At the time 9-1-1 was established as the universal emergency number throughout the United States (1968), most emergency dispatch centers were located in fire department buildings and manned by officers, secretaries, and clerks with little or no medical training. Then, in 1974, the parents of a child who had fallen into a swimming pool called the Phoenix Fire Department and were transferred to a paramedic, who gave them instructions on how to perform CPR until an ambulance arrived.
The child survived; and, as the news of the successful intervention spread, several other emergency dispatch centers set up their response systems so either a medically-trained person was on-site or at the end of a phone to provide pre-arrival instructions to callers. Within a couple of years, scripted pre-arrival instructions became the norm; and, due to the medical terminology used in some scripts confusing already distraught callers, the Medical Priority Dispatching System (MPDS) was developed in 1978.
Medical Priority Dispatching System Used for Weeding Out Non-Emergency Calls
The Medical Priority Dispatching System originally consisted of a flip tray that gave call dispatchers lists of medically-vetted questions to ask depending on the information provided to them by 9-1-1 callers. Depending on the answers to the questions, dispatchers were able to calm callers and provide clear instructions on what they should do while waiting for an ambulance to arrive. The system still exists, but is now computerized and integrated into computer-aided dispatch systems all over the world.
In addition to being a vehicle through which call dispatchers could provide pre-arrival instructions, the Medical Priority Dispatching System was also used to prioritize emergency resources depending on the severity of the patient's condition. In many cases, 9-1-1 callers were found not to need emergency medical services at all, and paramedics were being requested for non-emergency events such as changing a dressing or providing an evaluation on whether a patient needed to see a doctor.
To address “patient abuse” of emergency medical services, Dallas was one of the first cities to set up a Nurse Hotline in 1981. Medically-related 9-1-1 calls were screened by a qualified nurse to determine whether an ambulance was necessary. In its first year of operation, the Hotline identified 6,579 (of 10,059 screened calls) in which emergency services were not necessary. Unfortunately the Hotline folded in 1983 when a nurse failed to send an ambulance to a caller who subsequently died.
The Development of PSAPs See a Decline in Pre-Arrival Instructions
In the early 1980s, the 9-1-1 emergency service was nothing like it is today. At the start of the decade, 9-1-1 coverage only reached 26% of the population. By 1987, even though the service was growing at the rate of seventy new 9-1-1 systems per year, only 50% of the population could call 9-1-1 in an emergency from a landline. Now the 9-1-1 emergency service reaches 98% of the population, with the E9-1-1 service for mobile users covering 95% of the country.
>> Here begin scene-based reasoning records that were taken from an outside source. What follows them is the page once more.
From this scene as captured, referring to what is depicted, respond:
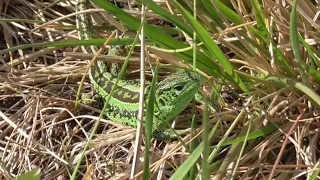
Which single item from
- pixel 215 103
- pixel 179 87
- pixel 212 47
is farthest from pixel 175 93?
pixel 212 47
The almost-nationwide coverage is mostly due to the development of Public Safety Answering Points (PSAPs) - centralized call centers responsible for answering calls to 9-1-1 and dispatching the appropriate emergency service. As these call centers have become more technologically advanced, the need for human personnel to run them has declined; and, due to fewer personnel being available, there is not always the time to provide pre-arrival instructions or medical advice to 9-1-1 callers.
This is not the only adverse effect of advanced technology. PSAP operators with little time are also unable to determine whether a medically-related 9-1-1 call is a real emergency. In March this year, the Washington Post reported as many as 70% of calls to 9-1-1 are not genuine life-threatening emergencies. The city's response to the problem has been to set up a program whereby triage nurses are employed to sit alongside 9-1-1 call dispatchers - much like in 1974!
How Technology Can Help Triage Nurses Make Better Informed Decisions
Washington D.C. is not the only jurisdiction to employ triage nurses or provide a Nurse Hotline to determine the severity of an injury and, if an ambulance is dispatched, provide pre-arrival instructions. Many public and private medical organizations around the country have implemented similar programs to reduce patient abuse of emergency medical services and to save money. However, the risk still exists that a delayed or incorrect decision could result in the loss of a life.
The risk exists because triage nurses and Nurse Hotlines rarely have access to patients' medical histories. Similar to what happened in 1983 - when a 65-year-old woman called Dallas' Nurse Hotline to complain of breathing difficulties - the medical personnel speaking with 9-1-1 callers have no idea of existing medical conditions, the medication callers are already taking, or the potential complications of prescribing a specific course of treatment if an emergency service is not necessary.
Technology may have contributed to the reason Nurse Hotlines are now necessary, but it can also be a solution to help triage nurses make better-informed decisions. Services such as Smart911 can be implemented at PSAPs to alert call dispatchers, triage nurses, and personnel manning Nurse Hotlines to callers' existing medical complications, medications, and potential complications. With this information at their fingertips, decisions about whether an ambulance is necessary can be made quicker, and pre-arrival instructions - or non-emergency medical advice - can be provided with greater accuracy.